------ Input rows

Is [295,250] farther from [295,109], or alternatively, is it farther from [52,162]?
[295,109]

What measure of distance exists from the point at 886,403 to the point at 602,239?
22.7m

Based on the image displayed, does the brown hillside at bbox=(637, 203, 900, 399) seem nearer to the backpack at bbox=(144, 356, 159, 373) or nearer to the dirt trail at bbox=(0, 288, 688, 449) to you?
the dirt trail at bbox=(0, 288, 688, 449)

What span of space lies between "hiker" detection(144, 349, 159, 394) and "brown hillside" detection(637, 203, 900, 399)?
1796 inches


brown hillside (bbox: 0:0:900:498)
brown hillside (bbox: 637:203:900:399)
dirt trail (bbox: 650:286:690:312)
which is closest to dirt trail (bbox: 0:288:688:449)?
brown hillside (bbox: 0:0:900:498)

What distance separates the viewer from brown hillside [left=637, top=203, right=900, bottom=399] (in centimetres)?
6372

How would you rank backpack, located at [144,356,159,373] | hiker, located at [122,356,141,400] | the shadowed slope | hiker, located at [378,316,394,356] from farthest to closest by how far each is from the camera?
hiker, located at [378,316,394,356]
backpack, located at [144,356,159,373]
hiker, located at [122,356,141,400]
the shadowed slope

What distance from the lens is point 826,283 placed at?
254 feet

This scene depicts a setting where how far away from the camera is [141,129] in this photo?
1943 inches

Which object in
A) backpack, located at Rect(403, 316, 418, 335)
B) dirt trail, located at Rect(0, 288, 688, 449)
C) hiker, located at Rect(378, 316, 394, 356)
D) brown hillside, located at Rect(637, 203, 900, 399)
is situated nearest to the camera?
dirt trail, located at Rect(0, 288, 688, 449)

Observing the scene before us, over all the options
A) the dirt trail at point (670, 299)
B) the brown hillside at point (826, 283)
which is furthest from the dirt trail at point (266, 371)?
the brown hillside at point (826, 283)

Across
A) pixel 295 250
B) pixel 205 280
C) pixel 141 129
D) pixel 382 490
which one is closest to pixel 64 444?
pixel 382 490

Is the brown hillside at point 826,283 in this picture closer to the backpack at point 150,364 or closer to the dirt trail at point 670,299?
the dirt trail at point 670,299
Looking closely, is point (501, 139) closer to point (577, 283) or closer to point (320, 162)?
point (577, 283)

------------
------ Input rows

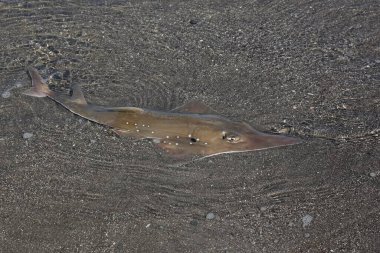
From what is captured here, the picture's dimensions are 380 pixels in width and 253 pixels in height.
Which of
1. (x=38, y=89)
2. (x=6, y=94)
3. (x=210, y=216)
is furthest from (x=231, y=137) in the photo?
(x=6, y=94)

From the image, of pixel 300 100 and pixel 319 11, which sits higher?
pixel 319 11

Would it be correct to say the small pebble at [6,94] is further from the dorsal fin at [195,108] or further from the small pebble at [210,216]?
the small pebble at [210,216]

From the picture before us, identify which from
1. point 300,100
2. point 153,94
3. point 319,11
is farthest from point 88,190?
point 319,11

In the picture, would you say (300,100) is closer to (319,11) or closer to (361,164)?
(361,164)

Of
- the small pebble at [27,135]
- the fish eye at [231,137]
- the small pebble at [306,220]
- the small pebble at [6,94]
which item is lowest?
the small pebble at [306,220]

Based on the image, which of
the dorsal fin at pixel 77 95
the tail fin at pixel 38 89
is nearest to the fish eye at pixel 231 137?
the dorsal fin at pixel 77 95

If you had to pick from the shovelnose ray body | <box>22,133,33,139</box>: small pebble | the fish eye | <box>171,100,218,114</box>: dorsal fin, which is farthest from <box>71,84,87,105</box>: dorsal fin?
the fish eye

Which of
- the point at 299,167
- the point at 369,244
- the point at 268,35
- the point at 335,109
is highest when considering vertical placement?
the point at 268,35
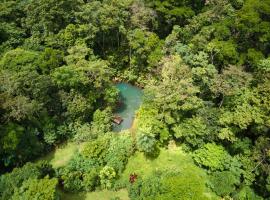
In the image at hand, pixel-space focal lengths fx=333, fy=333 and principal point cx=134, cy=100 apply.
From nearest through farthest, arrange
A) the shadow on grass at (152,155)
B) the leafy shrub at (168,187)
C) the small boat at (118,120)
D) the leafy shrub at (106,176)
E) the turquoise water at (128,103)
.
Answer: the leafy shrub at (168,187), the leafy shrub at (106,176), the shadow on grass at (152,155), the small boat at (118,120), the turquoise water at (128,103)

------------

- [Task requirements]
Return the lines of the records unchanged, from the line containing "In the picture, would" down to the line containing "Answer: the leafy", including both of those lines. Omit the pictures.

- [Answer below]
In the picture, would you say (300,100) is closer to (319,11) or closer to (361,164)?
(361,164)

Of
- the small pebble at [27,135]
- the fish eye at [231,137]
- the small pebble at [306,220]
- the small pebble at [6,94]
which item is lowest?
the small pebble at [306,220]

Based on the image, which of
the dorsal fin at pixel 77 95
the tail fin at pixel 38 89
is nearest to the fish eye at pixel 231 137?
the dorsal fin at pixel 77 95

If you had to pick from the shovelnose ray body | <box>22,133,33,139</box>: small pebble | the fish eye | <box>171,100,218,114</box>: dorsal fin, which is farthest from <box>71,84,87,105</box>: dorsal fin?
the fish eye

Which of
- the point at 299,167
- the point at 369,244
- the point at 268,35
- the point at 335,109
is highest when considering vertical placement?
the point at 268,35
In the image at hand, pixel-space focal lengths fx=333, fy=333 and principal point cx=134, cy=100 apply.
From nearest through farthest, arrange
A) the shadow on grass at (152,155)
B) the leafy shrub at (168,187)
C) the small boat at (118,120)
D) the leafy shrub at (106,176)
E) the turquoise water at (128,103)
.
Answer: the leafy shrub at (168,187), the leafy shrub at (106,176), the shadow on grass at (152,155), the small boat at (118,120), the turquoise water at (128,103)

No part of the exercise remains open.